**Entries provided**.
────

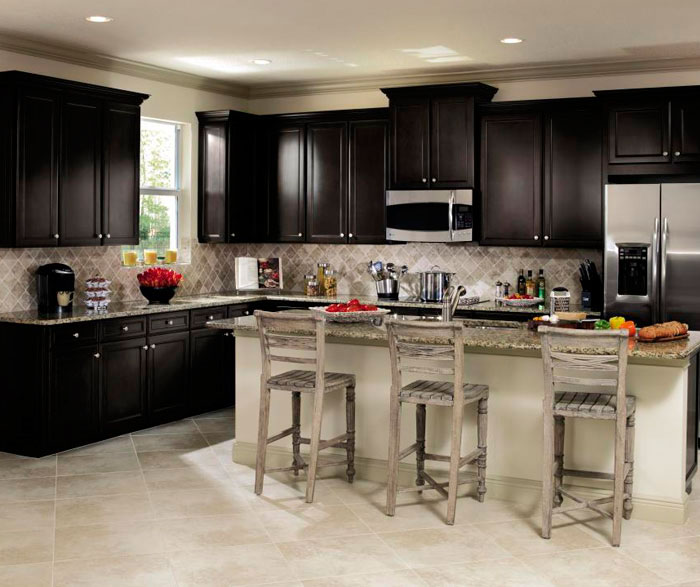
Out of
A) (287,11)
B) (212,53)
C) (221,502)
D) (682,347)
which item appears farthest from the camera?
(212,53)

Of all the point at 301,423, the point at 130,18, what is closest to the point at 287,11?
the point at 130,18

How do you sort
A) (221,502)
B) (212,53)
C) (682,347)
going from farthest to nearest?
(212,53), (221,502), (682,347)

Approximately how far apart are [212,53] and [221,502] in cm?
343

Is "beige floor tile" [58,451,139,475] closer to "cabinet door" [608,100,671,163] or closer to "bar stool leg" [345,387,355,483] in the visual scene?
"bar stool leg" [345,387,355,483]

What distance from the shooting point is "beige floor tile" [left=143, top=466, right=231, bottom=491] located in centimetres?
523

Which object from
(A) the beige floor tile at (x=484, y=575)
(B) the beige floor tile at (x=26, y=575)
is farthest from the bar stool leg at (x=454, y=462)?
(B) the beige floor tile at (x=26, y=575)

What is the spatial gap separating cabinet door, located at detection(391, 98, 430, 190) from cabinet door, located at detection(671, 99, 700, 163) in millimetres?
1882

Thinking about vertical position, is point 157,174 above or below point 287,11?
below

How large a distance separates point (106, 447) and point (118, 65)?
2.92m

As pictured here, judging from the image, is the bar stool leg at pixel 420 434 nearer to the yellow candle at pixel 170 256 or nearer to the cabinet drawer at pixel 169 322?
the cabinet drawer at pixel 169 322

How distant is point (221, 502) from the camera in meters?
4.92

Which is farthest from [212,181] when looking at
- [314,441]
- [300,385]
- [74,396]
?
[314,441]

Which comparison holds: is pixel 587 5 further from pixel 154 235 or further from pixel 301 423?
pixel 154 235

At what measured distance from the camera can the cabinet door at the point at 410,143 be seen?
725 centimetres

────

**Work required**.
Copy each row above word for word, leaving out the pictures.

**Result**.
Out of
A) (287,11)
B) (212,53)
C) (221,502)
D) (682,347)
which item appears farthest from the camera?
(212,53)

Of all the point at 301,423, the point at 130,18, what is closest to the point at 287,11?
the point at 130,18

How do you sort
A) (221,502)
B) (212,53)
C) (682,347)
going from farthest to nearest?
(212,53), (221,502), (682,347)

Approximately how far apart are [212,53] and [221,502] in cm?
343

Is "beige floor tile" [58,451,139,475] closer to "cabinet door" [608,100,671,163] or closer to "bar stool leg" [345,387,355,483] in the visual scene?
"bar stool leg" [345,387,355,483]

What distance from the shooting point is "beige floor tile" [left=143, top=466, right=231, bottom=491] located in centimetres?
523

Which object from
(A) the beige floor tile at (x=484, y=575)
(B) the beige floor tile at (x=26, y=575)
is farthest from the bar stool leg at (x=454, y=462)?
(B) the beige floor tile at (x=26, y=575)

What is the spatial gap separating cabinet door, located at detection(391, 98, 430, 190) from cabinet door, located at detection(671, 99, 700, 163) in millimetres?
1882

Thinking about vertical position, is point 157,174 above or below point 287,11?
below

How large a distance separates point (106, 447) and point (118, 65)?
2.92m

As pictured here, judging from the image, is the bar stool leg at pixel 420 434 nearer to the yellow candle at pixel 170 256 or nearer to the cabinet drawer at pixel 169 322?
the cabinet drawer at pixel 169 322

How distant is point (221, 502) from the camera in meters?
4.92

Which is farthest from [212,181] when looking at
- [314,441]
- [300,385]
- [74,396]
?
[314,441]

Which comparison holds: is pixel 587 5 further from pixel 154 235 or further from pixel 301 423?
pixel 154 235

At what measured distance from the camera can the cabinet door at the point at 410,143 be seen?
725 centimetres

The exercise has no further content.